Source material -

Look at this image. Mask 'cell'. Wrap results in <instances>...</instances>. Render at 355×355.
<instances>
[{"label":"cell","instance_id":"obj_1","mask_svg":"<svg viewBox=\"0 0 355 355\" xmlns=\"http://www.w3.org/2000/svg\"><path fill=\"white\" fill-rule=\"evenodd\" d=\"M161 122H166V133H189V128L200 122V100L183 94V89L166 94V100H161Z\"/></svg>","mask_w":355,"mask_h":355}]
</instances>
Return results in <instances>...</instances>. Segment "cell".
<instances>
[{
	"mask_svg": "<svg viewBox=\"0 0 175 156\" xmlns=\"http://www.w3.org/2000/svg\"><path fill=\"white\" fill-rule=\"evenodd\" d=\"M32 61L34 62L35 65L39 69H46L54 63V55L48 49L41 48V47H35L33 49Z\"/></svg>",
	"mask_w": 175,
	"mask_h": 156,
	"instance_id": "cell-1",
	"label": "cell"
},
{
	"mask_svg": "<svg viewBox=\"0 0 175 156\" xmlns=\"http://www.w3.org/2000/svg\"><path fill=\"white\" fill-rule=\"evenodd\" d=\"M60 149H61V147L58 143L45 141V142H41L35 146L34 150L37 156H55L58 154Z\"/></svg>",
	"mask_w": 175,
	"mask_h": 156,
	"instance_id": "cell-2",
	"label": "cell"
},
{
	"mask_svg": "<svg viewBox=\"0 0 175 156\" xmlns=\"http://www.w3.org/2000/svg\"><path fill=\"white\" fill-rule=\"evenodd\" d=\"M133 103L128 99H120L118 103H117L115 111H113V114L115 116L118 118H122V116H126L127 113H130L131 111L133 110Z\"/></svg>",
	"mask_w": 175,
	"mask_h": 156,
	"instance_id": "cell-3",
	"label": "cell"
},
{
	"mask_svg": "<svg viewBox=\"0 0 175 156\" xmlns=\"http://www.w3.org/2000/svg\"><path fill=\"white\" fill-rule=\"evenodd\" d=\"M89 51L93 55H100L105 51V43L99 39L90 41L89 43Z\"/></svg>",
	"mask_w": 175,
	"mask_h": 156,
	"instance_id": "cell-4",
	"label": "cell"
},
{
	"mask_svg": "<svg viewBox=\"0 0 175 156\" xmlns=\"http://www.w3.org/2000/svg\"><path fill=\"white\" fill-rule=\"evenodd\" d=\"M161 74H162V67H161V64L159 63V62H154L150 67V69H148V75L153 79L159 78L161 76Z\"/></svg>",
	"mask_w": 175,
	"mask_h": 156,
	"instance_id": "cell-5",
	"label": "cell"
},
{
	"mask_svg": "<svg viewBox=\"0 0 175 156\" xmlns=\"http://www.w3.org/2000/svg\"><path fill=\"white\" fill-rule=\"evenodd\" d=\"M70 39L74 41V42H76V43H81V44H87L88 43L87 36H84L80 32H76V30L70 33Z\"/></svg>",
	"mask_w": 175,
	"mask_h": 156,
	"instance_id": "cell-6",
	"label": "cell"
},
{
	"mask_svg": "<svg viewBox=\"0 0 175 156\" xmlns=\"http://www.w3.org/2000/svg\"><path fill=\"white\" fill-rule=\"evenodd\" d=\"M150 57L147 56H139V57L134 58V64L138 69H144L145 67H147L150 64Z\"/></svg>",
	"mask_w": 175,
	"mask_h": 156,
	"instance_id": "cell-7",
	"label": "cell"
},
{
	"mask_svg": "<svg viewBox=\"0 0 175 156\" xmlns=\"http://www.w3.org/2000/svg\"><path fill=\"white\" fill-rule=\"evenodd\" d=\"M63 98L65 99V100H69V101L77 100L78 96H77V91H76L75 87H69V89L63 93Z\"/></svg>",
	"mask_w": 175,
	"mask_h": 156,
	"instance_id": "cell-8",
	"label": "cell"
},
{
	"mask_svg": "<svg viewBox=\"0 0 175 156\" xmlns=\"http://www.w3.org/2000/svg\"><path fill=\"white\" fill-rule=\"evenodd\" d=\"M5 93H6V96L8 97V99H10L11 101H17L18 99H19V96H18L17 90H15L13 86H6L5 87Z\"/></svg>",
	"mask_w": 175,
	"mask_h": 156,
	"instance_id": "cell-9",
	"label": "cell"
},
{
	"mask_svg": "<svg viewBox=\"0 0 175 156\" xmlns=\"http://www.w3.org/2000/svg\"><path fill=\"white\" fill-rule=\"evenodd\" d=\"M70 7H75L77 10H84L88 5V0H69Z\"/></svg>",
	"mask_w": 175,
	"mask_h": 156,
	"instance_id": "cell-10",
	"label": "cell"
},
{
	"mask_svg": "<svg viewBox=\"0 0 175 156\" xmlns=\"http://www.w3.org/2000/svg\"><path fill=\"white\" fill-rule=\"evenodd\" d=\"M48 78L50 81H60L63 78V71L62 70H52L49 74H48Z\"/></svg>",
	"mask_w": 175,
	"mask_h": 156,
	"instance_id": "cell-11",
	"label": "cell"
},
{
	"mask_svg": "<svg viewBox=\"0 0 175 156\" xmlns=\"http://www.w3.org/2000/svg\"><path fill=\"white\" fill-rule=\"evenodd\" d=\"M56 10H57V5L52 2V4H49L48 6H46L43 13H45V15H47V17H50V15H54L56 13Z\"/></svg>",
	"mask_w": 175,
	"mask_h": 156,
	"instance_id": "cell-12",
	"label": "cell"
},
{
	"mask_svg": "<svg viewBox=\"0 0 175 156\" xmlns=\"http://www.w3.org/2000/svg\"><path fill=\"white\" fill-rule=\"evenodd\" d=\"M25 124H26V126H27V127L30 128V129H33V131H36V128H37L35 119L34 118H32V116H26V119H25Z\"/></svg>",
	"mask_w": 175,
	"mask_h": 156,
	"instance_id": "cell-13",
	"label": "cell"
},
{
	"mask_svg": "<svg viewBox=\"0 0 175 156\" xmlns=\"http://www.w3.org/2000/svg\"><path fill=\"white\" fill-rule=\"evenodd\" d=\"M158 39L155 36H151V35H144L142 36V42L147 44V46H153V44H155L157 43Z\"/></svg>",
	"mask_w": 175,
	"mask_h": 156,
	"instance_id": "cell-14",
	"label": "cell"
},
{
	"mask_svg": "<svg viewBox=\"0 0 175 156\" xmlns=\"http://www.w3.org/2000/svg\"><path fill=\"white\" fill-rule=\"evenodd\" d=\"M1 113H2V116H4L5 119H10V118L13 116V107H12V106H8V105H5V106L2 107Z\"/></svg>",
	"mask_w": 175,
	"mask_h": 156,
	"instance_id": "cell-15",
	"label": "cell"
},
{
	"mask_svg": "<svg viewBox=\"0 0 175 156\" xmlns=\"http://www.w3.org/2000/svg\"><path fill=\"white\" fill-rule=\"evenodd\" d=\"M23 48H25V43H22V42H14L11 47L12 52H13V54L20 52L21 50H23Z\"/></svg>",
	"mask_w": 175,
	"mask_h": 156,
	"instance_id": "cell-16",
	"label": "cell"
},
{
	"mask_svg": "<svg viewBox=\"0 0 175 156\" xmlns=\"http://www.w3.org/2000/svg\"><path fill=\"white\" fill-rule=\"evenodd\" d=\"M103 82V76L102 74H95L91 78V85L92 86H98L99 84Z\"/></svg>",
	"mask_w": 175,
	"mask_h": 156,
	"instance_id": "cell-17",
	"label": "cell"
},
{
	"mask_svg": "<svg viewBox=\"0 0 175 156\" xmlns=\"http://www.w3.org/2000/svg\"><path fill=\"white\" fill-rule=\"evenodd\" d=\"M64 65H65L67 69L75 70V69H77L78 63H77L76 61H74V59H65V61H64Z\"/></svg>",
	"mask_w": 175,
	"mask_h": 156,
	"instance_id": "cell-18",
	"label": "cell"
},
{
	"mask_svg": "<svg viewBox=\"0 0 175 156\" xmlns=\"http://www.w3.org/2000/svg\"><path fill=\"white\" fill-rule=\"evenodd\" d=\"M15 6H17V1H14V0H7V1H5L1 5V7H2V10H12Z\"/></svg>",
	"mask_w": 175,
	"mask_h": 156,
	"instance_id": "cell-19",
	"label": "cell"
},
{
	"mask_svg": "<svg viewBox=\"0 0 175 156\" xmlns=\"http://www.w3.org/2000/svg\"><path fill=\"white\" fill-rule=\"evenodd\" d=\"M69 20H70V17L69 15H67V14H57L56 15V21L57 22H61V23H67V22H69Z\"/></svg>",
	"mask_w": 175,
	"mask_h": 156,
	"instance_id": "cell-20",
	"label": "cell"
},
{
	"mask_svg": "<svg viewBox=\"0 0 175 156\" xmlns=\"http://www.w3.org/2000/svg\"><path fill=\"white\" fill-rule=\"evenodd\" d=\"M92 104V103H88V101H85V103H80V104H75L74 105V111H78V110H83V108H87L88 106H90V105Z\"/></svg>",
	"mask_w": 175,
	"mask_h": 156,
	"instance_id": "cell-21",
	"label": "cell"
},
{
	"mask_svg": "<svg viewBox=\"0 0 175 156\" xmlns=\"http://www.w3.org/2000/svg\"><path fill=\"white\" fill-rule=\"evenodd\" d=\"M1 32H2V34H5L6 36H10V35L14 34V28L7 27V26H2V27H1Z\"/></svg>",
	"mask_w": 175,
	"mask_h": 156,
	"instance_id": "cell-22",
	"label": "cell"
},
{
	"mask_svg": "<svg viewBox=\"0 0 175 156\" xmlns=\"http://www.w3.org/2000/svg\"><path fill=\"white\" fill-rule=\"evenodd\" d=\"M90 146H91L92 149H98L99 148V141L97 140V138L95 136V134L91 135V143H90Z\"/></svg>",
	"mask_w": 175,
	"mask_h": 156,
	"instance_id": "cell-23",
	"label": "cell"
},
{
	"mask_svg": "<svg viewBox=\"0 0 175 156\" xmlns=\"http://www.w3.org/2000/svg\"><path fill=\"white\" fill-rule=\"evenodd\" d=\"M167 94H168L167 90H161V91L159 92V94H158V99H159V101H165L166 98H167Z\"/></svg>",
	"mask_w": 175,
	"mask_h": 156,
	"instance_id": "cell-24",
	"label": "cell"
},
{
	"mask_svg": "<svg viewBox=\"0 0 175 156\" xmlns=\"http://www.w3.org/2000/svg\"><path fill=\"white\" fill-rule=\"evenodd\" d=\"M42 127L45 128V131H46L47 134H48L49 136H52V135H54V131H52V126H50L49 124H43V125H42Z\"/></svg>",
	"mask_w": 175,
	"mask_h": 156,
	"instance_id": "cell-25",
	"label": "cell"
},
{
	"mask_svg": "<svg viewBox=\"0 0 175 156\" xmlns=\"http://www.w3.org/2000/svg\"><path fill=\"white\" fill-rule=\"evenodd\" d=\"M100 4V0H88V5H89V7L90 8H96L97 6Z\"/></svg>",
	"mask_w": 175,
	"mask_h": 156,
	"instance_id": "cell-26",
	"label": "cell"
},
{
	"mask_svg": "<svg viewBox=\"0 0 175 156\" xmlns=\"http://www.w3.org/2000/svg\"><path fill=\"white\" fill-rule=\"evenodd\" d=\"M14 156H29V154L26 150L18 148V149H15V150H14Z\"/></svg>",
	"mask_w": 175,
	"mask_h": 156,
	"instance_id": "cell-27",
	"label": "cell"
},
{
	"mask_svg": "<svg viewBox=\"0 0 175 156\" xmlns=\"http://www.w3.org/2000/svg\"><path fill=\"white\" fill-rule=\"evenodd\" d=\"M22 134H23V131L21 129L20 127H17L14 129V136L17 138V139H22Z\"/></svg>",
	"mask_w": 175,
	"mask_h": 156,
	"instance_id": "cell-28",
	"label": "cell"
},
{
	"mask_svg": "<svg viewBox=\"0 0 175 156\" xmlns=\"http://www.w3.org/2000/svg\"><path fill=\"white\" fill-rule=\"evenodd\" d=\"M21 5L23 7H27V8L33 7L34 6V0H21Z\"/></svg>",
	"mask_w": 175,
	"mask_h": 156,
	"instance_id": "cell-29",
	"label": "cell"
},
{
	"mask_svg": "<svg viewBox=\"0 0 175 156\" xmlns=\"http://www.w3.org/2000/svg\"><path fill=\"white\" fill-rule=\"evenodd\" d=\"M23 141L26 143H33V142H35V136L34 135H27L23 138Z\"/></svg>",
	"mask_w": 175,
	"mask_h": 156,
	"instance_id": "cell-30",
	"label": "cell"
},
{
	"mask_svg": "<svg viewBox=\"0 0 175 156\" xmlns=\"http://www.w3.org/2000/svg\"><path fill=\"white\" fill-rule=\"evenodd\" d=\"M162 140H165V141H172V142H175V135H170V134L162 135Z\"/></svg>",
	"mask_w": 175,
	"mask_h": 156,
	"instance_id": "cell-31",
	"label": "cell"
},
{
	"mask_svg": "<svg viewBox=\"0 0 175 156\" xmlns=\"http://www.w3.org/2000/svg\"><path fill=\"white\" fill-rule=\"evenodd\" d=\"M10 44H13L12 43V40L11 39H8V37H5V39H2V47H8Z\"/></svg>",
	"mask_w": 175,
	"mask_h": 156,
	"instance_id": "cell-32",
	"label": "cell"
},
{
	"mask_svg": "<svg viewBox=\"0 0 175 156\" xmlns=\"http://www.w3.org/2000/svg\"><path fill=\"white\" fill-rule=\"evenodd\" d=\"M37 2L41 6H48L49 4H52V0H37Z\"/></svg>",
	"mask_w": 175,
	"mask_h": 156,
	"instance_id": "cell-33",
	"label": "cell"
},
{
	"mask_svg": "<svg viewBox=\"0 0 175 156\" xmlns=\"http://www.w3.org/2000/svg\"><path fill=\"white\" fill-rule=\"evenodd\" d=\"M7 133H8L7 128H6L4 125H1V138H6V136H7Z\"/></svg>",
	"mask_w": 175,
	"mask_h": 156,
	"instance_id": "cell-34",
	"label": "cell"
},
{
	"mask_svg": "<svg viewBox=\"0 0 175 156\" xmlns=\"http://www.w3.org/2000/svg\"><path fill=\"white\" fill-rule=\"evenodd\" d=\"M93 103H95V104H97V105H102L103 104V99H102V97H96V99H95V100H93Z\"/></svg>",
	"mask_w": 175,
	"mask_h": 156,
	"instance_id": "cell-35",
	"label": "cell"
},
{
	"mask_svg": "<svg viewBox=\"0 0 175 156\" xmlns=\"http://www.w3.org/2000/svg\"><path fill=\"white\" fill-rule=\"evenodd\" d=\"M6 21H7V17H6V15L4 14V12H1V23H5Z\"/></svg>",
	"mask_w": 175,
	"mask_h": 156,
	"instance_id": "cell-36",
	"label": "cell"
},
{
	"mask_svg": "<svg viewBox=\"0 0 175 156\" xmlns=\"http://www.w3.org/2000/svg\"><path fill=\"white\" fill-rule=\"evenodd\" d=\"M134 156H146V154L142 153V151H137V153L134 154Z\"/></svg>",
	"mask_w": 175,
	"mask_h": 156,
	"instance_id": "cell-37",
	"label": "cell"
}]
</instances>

Exercise goal - Show every line of the records above that contains the word "results", treating uppercase and lowercase letters as distinct.

Answer -
Look at this image. Mask 'cell'. Wrap results in <instances>...</instances>. Render at 355×355.
Return results in <instances>...</instances>. Segment "cell".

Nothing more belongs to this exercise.